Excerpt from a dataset
---------------
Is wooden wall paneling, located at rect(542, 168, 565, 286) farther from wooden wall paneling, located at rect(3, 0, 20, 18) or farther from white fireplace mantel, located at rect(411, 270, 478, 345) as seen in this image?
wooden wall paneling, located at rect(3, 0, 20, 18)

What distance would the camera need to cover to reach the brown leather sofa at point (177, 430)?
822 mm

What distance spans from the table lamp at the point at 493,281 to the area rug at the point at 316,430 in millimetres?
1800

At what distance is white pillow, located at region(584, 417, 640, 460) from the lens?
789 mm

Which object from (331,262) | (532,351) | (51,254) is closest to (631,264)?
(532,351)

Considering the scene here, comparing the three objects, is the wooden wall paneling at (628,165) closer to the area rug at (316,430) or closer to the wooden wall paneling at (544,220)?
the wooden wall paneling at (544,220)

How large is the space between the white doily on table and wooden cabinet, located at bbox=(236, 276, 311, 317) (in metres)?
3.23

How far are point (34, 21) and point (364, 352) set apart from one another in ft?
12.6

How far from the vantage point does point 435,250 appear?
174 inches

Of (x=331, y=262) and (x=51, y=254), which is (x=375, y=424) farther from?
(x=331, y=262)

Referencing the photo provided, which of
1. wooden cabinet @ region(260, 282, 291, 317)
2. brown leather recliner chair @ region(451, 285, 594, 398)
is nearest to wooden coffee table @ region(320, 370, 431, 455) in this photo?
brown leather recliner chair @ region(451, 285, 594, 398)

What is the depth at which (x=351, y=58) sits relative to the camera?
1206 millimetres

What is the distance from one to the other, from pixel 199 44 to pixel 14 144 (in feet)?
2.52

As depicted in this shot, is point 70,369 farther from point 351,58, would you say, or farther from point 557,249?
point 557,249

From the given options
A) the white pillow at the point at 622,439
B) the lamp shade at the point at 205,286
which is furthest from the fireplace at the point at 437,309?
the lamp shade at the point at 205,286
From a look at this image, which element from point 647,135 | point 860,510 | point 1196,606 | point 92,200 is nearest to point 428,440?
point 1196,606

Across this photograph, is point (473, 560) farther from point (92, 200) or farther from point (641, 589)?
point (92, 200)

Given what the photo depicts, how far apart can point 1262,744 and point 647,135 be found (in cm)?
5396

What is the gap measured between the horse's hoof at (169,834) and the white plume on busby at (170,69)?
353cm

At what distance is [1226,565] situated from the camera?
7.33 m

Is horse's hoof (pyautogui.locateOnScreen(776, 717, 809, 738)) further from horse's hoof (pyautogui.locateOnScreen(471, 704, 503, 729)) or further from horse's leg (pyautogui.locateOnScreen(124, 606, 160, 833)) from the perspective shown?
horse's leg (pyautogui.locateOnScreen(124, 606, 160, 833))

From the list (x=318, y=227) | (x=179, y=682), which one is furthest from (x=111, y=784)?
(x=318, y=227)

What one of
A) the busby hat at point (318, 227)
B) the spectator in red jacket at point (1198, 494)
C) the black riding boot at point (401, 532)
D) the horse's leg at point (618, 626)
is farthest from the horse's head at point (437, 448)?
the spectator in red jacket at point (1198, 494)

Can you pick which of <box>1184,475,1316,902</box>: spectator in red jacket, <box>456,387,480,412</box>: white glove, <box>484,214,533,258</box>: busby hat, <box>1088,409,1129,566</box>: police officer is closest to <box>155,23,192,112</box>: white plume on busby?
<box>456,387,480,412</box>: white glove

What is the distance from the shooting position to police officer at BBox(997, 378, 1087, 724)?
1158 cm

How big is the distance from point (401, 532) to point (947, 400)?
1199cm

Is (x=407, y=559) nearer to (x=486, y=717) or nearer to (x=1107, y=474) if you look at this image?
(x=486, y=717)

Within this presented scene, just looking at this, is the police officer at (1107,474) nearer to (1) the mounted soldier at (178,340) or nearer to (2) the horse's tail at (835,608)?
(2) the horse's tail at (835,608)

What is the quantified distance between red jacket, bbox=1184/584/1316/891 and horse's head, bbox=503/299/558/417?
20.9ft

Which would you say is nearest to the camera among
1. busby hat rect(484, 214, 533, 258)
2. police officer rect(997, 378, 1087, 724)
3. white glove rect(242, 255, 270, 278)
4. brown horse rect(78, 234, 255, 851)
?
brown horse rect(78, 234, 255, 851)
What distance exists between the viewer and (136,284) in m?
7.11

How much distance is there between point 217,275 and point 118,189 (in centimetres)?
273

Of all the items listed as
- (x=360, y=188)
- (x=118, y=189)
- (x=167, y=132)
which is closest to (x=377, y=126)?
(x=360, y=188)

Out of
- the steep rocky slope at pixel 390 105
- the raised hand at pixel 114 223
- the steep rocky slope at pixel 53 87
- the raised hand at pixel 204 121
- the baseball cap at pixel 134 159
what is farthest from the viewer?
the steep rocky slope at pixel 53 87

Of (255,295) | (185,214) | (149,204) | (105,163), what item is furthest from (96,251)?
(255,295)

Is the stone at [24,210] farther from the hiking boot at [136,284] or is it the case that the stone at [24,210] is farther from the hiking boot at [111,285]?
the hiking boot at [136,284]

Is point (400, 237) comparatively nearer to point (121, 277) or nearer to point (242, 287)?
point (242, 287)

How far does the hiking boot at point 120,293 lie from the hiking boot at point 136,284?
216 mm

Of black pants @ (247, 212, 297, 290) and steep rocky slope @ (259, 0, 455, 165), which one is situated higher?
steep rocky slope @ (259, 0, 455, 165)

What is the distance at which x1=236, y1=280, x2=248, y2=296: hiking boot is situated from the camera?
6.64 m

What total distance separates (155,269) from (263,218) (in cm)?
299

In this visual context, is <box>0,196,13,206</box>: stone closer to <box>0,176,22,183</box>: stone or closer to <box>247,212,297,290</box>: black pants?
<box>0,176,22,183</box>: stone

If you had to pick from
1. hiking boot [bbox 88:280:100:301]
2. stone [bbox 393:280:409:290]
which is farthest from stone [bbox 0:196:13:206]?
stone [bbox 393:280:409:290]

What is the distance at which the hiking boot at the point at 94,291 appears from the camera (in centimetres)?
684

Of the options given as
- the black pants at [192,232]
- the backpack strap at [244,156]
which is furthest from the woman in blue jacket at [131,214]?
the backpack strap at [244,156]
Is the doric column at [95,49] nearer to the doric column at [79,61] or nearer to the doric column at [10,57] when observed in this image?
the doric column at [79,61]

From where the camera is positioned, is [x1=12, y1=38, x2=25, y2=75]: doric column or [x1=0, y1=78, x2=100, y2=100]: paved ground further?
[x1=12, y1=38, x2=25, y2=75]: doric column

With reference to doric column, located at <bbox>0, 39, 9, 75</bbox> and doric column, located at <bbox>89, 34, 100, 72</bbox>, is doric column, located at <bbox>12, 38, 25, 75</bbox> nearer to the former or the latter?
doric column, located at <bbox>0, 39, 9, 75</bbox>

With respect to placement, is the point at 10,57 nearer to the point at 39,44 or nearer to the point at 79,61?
---------------
## Written problem
Reproduce the data, keeping every line exactly the same.

## Output below
Is wooden wall paneling, located at rect(542, 168, 565, 286) farther from wooden wall paneling, located at rect(3, 0, 20, 18) or farther from white fireplace mantel, located at rect(411, 270, 478, 345) as seen in this image?
wooden wall paneling, located at rect(3, 0, 20, 18)

What distance would the camera need to cover to reach the brown leather sofa at point (177, 430)?
822 mm

What distance spans from the table lamp at the point at 493,281 to the area rug at the point at 316,430 in millimetres?
1800

At what distance is white pillow, located at region(584, 417, 640, 460) from the lens?
789 mm

Which object from (331,262) | (532,351) | (51,254) is closest to (631,264)?
(532,351)

Considering the scene here, comparing the three objects, is the wooden wall paneling at (628,165) closer to the area rug at (316,430) or closer to the wooden wall paneling at (544,220)?
the wooden wall paneling at (544,220)

How large is the space between the white doily on table and wooden cabinet, located at bbox=(236, 276, 311, 317) (in metres)?
3.23

How far are point (34, 21) and point (364, 352) set apart from one another in ft?
12.6

How far from the vantage point does point 435,250 appear?
174 inches

Of (x=331, y=262) and (x=51, y=254), which is (x=375, y=424) farther from?
(x=331, y=262)

Referencing the photo provided, which of
1. wooden cabinet @ region(260, 282, 291, 317)
2. brown leather recliner chair @ region(451, 285, 594, 398)
is nearest to wooden coffee table @ region(320, 370, 431, 455) in this photo?
brown leather recliner chair @ region(451, 285, 594, 398)

What is the depth at which (x=351, y=58) sits relative to the camera?
1206 millimetres

What is the distance from one to the other, from pixel 199 44 to pixel 14 144 (in feet)?
2.52

As depicted in this shot, is point 70,369 farther from point 351,58, would you say, or farther from point 557,249?
point 557,249

From the given options
A) the white pillow at the point at 622,439
B) the lamp shade at the point at 205,286
which is furthest from the fireplace at the point at 437,309?
the lamp shade at the point at 205,286
From a look at this image, which element from point 647,135 | point 860,510 | point 1196,606 | point 92,200 is nearest to point 428,440?
point 1196,606

Across this photograph, is point (473, 560) farther from point (92, 200) or farther from point (641, 589)?
point (92, 200)

Given what the photo depicts, how far apart can point 1262,744 and point 647,135 be found (in cm)?
5396

What is the gap measured between the horse's hoof at (169,834) and the white plume on busby at (170,69)?
353cm

At what distance is [1226,565] situated from the camera?
7.33 m

Is horse's hoof (pyautogui.locateOnScreen(776, 717, 809, 738)) further from horse's hoof (pyautogui.locateOnScreen(471, 704, 503, 729)) or further from horse's leg (pyautogui.locateOnScreen(124, 606, 160, 833)) from the perspective shown?
horse's leg (pyautogui.locateOnScreen(124, 606, 160, 833))

From the list (x=318, y=227) | (x=179, y=682), which one is furthest from (x=111, y=784)?
(x=318, y=227)

What one of
A) the busby hat at point (318, 227)
B) the spectator in red jacket at point (1198, 494)
C) the black riding boot at point (401, 532)
D) the horse's leg at point (618, 626)
is farthest from the horse's head at point (437, 448)?
the spectator in red jacket at point (1198, 494)

Can you pick which of <box>1184,475,1316,902</box>: spectator in red jacket, <box>456,387,480,412</box>: white glove, <box>484,214,533,258</box>: busby hat, <box>1088,409,1129,566</box>: police officer is closest to <box>155,23,192,112</box>: white plume on busby?
<box>456,387,480,412</box>: white glove

What is the distance from the shooting position to police officer at BBox(997, 378, 1087, 724)?
1158 cm

How big is the distance from point (401, 532) to point (947, 400)?
1199cm

Is (x=407, y=559) nearer to (x=486, y=717) or nearer to (x=1107, y=474) if you look at this image?
(x=486, y=717)

Within this presented scene, just looking at this, is the police officer at (1107,474) nearer to (1) the mounted soldier at (178,340) or nearer to (2) the horse's tail at (835,608)?
(2) the horse's tail at (835,608)

What is the quantified distance between red jacket, bbox=1184/584/1316/891 and horse's head, bbox=503/299/558/417?
20.9ft

Which would you say is nearest to the camera among
1. busby hat rect(484, 214, 533, 258)
2. police officer rect(997, 378, 1087, 724)
3. white glove rect(242, 255, 270, 278)
4. brown horse rect(78, 234, 255, 851)
?
brown horse rect(78, 234, 255, 851)
What distance exists between the viewer and (136,284) in m?
7.11

How much distance is there between point 217,275 and point 118,189 (in centimetres)?
273

Of all the items listed as
- (x=360, y=188)
- (x=118, y=189)
- (x=167, y=132)
which is closest to (x=377, y=126)?
(x=360, y=188)

Out of
- the steep rocky slope at pixel 390 105
- the raised hand at pixel 114 223
- the steep rocky slope at pixel 53 87
- the raised hand at pixel 204 121
- the baseball cap at pixel 134 159
what is farthest from the viewer?
the steep rocky slope at pixel 53 87

Of (255,295) | (185,214) | (149,204) | (105,163), what item is furthest from (96,251)?
(255,295)

Is the stone at [24,210] farther from the hiking boot at [136,284] or is it the case that the stone at [24,210] is farther from the hiking boot at [111,285]?
the hiking boot at [136,284]

Is point (400, 237) comparatively nearer to point (121, 277) or nearer to point (242, 287)?
point (242, 287)

How far does the hiking boot at point 120,293 lie from the hiking boot at point 136,284?
216 mm

Of black pants @ (247, 212, 297, 290) and steep rocky slope @ (259, 0, 455, 165), which one is situated higher?
steep rocky slope @ (259, 0, 455, 165)

What is the distance at which x1=236, y1=280, x2=248, y2=296: hiking boot is situated from the camera?
6.64 m

What total distance separates (155,269) from (263,218) (in cm)?
299

In this visual context, is <box>0,196,13,206</box>: stone closer to <box>0,176,22,183</box>: stone or closer to <box>247,212,297,290</box>: black pants?
<box>0,176,22,183</box>: stone

If you had to pick from
1. hiking boot [bbox 88:280:100:301]
2. stone [bbox 393:280:409:290]
which is farthest from stone [bbox 0:196:13:206]?
stone [bbox 393:280:409:290]

What is the distance at which the hiking boot at the point at 94,291 appears from the camera (in centimetres)?
684

Of the options given as
- the black pants at [192,232]
- the backpack strap at [244,156]
which is furthest from the woman in blue jacket at [131,214]?
the backpack strap at [244,156]
Is the doric column at [95,49] nearer to the doric column at [79,61] or nearer to the doric column at [10,57] when observed in this image?
the doric column at [79,61]

From where the camera is positioned, is [x1=12, y1=38, x2=25, y2=75]: doric column or [x1=0, y1=78, x2=100, y2=100]: paved ground further?
[x1=12, y1=38, x2=25, y2=75]: doric column

With reference to doric column, located at <bbox>0, 39, 9, 75</bbox> and doric column, located at <bbox>89, 34, 100, 72</bbox>, is doric column, located at <bbox>12, 38, 25, 75</bbox> nearer to the former or the latter?
doric column, located at <bbox>0, 39, 9, 75</bbox>

With respect to placement, is the point at 10,57 nearer to the point at 39,44 or nearer to the point at 79,61?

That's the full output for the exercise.